I would like to thank to my supervisor Mr. Kevin O’HARA for all guidance, help and supports
provided by him during my study.
I would also like to thank to Mr. Brett EMERSON, Mr. Sevket SARAL, Mr. Tolga
OZBAYAZITOGLU, Mr. Mustafa ORAK and to all Bridgestone family.
I would specially like to thank to my wife, Mrs. Ilkay KURT KOYMEN for her supporting
during my whole MBA study and being part of my life.
3. ABSTRACT
This research critically evaluates the international pricing issue of multinational
corporations, which operates across countries, based on the factors that have impacts on
global pricing decision making in the context of differentiated or similar characteristics of
countries. In order to achieving ultimate objective, the case of Bridgestone Corporation’s
two subsidiaries, which are Bridgestone UK and Bridgestone Turkey, was used.
This research has been based on different theories behind international pricing which is
industrial economics theory, contingency theory, and corporation’s resources theory. In the
context of industrial economics theory, it is found that Bridgestone is using benchmark
pricing strategy. Meanwhile, Bridgestone has been taking into consideration of price
fairness because of its distribution channel structure, competition laws, and entry barriers.

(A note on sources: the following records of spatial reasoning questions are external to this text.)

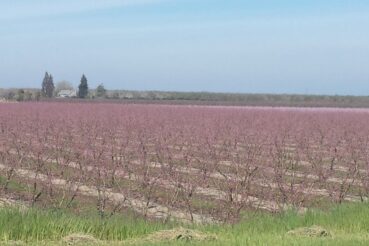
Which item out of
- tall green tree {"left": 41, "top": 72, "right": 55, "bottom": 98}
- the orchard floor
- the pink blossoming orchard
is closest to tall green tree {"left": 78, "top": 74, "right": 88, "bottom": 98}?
tall green tree {"left": 41, "top": 72, "right": 55, "bottom": 98}

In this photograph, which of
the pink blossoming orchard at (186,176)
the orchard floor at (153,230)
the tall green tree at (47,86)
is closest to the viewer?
the orchard floor at (153,230)

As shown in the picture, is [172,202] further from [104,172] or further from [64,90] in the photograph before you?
[64,90]

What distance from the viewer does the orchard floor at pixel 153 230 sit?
630cm

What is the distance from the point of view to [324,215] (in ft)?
27.0

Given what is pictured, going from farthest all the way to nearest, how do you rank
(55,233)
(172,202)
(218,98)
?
1. (218,98)
2. (172,202)
3. (55,233)

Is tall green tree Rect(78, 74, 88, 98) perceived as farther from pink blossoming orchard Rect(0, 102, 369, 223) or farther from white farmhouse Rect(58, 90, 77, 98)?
pink blossoming orchard Rect(0, 102, 369, 223)

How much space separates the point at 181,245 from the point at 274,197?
21.3 ft

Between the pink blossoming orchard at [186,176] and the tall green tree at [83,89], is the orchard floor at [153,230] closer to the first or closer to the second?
the pink blossoming orchard at [186,176]

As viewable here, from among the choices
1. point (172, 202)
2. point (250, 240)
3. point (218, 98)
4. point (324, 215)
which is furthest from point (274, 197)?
point (218, 98)

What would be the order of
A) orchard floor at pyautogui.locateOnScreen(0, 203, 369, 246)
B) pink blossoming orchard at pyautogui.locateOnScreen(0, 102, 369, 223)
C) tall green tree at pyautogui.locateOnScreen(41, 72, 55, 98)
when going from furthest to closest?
tall green tree at pyautogui.locateOnScreen(41, 72, 55, 98) → pink blossoming orchard at pyautogui.locateOnScreen(0, 102, 369, 223) → orchard floor at pyautogui.locateOnScreen(0, 203, 369, 246)

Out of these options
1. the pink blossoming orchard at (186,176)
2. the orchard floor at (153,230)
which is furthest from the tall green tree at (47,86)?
the orchard floor at (153,230)

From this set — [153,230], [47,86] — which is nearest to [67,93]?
[47,86]

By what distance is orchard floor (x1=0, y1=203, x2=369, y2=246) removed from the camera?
6305 millimetres

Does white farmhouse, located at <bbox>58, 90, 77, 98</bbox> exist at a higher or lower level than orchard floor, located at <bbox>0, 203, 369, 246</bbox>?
lower
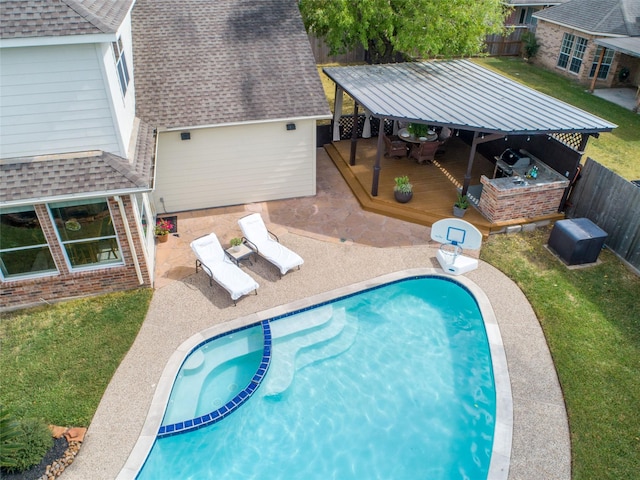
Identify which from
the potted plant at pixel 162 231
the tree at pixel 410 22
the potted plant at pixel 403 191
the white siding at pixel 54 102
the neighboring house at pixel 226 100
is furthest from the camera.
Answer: the tree at pixel 410 22

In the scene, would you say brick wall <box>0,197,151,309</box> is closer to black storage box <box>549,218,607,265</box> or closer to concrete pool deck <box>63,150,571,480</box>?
concrete pool deck <box>63,150,571,480</box>

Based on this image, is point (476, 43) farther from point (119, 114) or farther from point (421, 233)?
point (119, 114)

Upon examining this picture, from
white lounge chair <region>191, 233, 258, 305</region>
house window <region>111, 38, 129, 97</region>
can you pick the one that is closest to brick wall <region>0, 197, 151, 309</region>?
white lounge chair <region>191, 233, 258, 305</region>

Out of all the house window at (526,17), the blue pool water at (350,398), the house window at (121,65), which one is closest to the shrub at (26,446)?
the blue pool water at (350,398)

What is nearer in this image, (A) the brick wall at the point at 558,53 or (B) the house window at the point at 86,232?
(B) the house window at the point at 86,232

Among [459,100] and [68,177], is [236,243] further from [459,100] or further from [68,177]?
[459,100]

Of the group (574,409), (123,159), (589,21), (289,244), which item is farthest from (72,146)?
(589,21)

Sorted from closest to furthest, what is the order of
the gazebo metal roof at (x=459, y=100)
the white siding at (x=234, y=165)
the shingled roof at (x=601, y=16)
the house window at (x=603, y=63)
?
the gazebo metal roof at (x=459, y=100)
the white siding at (x=234, y=165)
the shingled roof at (x=601, y=16)
the house window at (x=603, y=63)

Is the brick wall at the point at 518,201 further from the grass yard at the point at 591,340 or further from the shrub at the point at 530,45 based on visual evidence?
the shrub at the point at 530,45
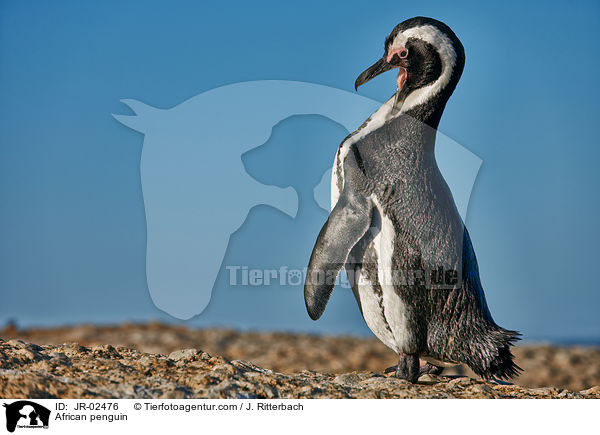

On the other hand, costs, especially raw material costs, in which whole tyre manufacturers
have lack of control, hugely impact pricing. Additionally, the labour costs and transportation
costs have caused becoming a competitive disadvantage for Bridgestone over its
competitors, especially low cost Asian tyre manufacturers when pricing. In the context of
contingency theory, Bridgestone has a tendency of adapting its pricing policy through
leaving it to local managements in each country in the case of different factors of locals. The
company has provided the opportunities of higher availability of quick and deeper market
analysis and response, deeper penetration of local markets, better understanding of
significant differences of local markets, easier to get new ideas, opportunities and
innovations, and using the motivation of local management. Meanwhile, the strong
communication between headquarters and its local subsidiaries has provided the correct
implementation of the pricing policy. In the contexts of corporation’s resources theory,
Bridgestone has a tendency of making investments on branding, and brand awareness that
provide the most competitive advantages which cannot be imitated by its competitors. On
the other hand, original equipment impact which provides reinforcing on the choice of end
user’s tyre replacement decision with the same brand already fitted on the passenger car is
being taken into consideration. On the other hand, again in the light of competitive
advantages of corporation, it is clearly observed that Bridgestone has made investments on
environmental friendliness, being safer for consumers’ family life, social responsibility
campaigns, and after sales conveniences for customers in order to create positive
differentiations, to provide emotional connections with consumers, to win the emotional
branding race, and to sustain its leadership due to setting higher prices for its products over
its competitors.
Keywords: International pricing issue, factors that affect international pricing, international
pricing in multinational corporations.